In fact, rice pudding seemed incredibly repulsive to me, mostly because I associated it with tapioca pudding and it had raisins in it (I hated raisins).
But for some reason, my mom was cooking up a batch of it a few years ago, and when I reluctantly gave it a try, I was surprised by how yummy it was.
Rice pudding, when prepared correctly, is creamy without being gummy, subtly flavoured with vanilla and cinnamon, with just a few raisins studded throughout. To achieve this I prefer Basmati rice and stop cooking the mixture while it's still a bit creamy so that it has some room to thicken up without being a pile of glue.
If you haven't been a fan of rice pudding before, don't totally write it off.

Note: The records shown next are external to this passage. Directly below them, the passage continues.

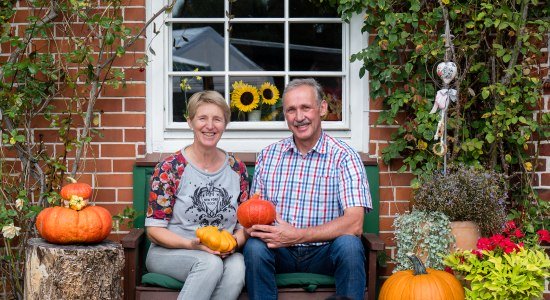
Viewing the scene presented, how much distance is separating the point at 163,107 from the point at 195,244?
3.66ft

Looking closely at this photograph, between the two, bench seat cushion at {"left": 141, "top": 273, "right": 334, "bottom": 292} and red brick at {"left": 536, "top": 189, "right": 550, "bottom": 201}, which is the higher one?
red brick at {"left": 536, "top": 189, "right": 550, "bottom": 201}

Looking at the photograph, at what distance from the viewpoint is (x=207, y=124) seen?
411 centimetres

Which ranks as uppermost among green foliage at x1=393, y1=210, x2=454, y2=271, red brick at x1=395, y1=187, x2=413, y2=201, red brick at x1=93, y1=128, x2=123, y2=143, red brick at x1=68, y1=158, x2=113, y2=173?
red brick at x1=93, y1=128, x2=123, y2=143

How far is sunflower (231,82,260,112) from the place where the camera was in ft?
15.7

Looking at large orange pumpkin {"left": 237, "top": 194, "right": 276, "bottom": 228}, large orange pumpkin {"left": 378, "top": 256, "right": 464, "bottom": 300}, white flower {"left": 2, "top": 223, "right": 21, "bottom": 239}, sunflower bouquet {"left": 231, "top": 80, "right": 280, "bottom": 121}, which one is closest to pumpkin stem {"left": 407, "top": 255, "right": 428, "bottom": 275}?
large orange pumpkin {"left": 378, "top": 256, "right": 464, "bottom": 300}

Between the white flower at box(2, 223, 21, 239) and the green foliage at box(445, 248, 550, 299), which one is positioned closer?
the green foliage at box(445, 248, 550, 299)

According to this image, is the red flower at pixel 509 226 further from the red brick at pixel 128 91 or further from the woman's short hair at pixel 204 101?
the red brick at pixel 128 91

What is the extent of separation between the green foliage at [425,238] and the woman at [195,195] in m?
0.88

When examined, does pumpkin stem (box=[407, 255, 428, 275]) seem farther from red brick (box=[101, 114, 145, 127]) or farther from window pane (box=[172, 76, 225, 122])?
red brick (box=[101, 114, 145, 127])

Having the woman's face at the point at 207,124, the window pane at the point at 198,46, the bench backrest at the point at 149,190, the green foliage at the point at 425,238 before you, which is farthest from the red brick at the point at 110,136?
the green foliage at the point at 425,238

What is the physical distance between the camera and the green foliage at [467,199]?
426 centimetres

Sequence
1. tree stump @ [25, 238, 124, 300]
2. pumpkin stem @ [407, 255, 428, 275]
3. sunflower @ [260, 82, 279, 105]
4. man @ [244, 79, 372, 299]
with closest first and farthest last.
A: tree stump @ [25, 238, 124, 300] < man @ [244, 79, 372, 299] < pumpkin stem @ [407, 255, 428, 275] < sunflower @ [260, 82, 279, 105]

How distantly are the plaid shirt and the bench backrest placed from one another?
0.36 m

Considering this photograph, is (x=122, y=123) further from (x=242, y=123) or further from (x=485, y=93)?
(x=485, y=93)
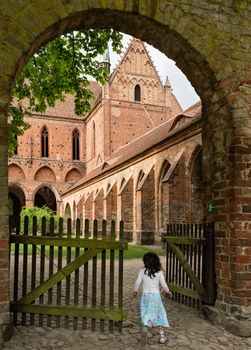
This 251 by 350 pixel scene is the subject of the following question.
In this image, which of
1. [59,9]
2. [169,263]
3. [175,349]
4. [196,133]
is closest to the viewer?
[175,349]

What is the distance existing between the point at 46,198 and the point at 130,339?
142 ft

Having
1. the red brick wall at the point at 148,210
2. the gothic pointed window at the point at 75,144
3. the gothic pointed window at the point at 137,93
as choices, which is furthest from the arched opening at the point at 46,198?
the red brick wall at the point at 148,210

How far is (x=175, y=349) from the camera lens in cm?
468

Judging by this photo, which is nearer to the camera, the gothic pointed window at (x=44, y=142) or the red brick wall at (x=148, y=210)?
the red brick wall at (x=148, y=210)

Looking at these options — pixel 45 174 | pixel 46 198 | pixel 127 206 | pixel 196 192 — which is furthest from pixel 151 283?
pixel 46 198

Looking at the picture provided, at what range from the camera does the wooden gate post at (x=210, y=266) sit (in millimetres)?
5992

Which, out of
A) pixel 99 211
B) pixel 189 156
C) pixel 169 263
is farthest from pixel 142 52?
pixel 169 263

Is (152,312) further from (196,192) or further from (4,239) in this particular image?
(196,192)

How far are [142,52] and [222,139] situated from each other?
37.0 m

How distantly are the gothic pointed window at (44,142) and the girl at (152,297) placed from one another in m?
41.7

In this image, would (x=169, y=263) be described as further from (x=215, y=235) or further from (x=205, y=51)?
(x=205, y=51)

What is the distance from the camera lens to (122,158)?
2897 cm

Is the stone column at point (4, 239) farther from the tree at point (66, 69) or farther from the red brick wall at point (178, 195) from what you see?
the red brick wall at point (178, 195)

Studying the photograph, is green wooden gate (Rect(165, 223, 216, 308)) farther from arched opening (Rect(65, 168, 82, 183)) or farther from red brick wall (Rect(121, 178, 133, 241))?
arched opening (Rect(65, 168, 82, 183))
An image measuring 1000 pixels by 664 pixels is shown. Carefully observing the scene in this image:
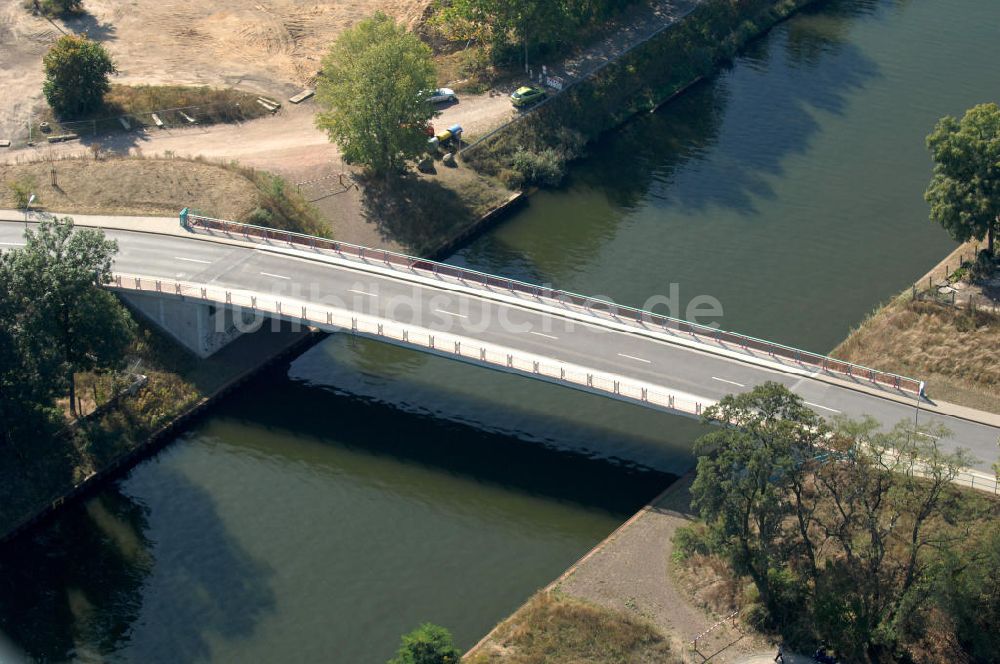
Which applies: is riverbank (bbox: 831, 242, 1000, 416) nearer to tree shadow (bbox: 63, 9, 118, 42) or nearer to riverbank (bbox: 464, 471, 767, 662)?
riverbank (bbox: 464, 471, 767, 662)

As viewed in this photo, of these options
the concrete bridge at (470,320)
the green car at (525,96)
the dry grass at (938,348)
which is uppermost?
the green car at (525,96)

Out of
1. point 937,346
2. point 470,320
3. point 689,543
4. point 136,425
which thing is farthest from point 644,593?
point 136,425

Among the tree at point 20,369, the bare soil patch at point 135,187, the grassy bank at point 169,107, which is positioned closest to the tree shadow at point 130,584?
the tree at point 20,369

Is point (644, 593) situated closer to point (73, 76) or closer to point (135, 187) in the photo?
point (135, 187)

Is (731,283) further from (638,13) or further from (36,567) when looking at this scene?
(36,567)

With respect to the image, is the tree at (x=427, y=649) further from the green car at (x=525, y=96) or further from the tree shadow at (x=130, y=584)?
the green car at (x=525, y=96)

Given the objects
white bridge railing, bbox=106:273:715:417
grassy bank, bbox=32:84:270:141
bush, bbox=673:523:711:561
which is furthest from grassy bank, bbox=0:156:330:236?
bush, bbox=673:523:711:561
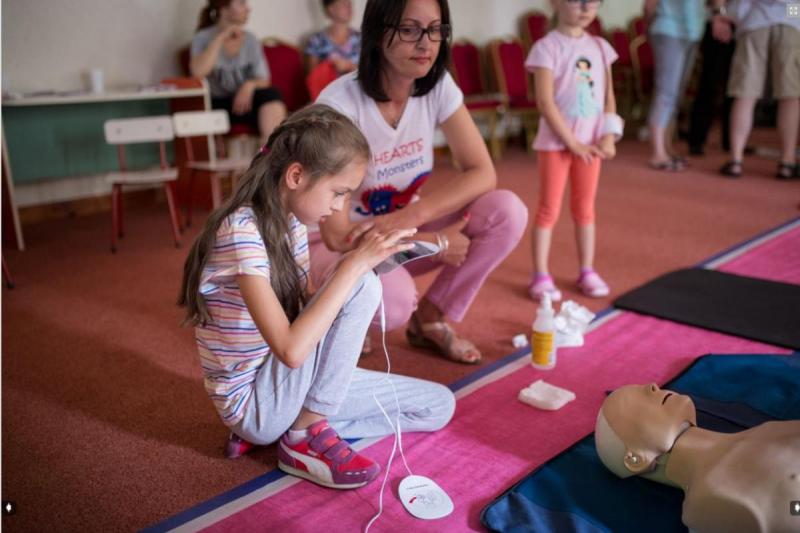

While chocolate is fabulous, there is room for some vanilla now and again!
(Note: this recipe makes 2 large portions, but is easily doubled)
2 1/2 cups milk
1/3 cup white rice (I prefer Basmati)
1/8 tsp. salt
1/4 cup sugar
1 tsp. vanilla
1/4 tsp. cinnamon
1/4 cup raisins
1. Combine milk, rice and salt in a saucepan, and bring to a boil on high heat.
2. Reduce the heat to medium, and simmer for 10 minutes. Stir frequently to prevent the mixture from sticking to the bottom.
3. Add sugar, vanilla, cinnamon and raisins and cook for another 10 minutes, stirring frequently.
4. The pudding is ready when the rice is tender, the pudding has thickened, but is still somewhat creamy. Remove from heat and allow to cool before refrigerating.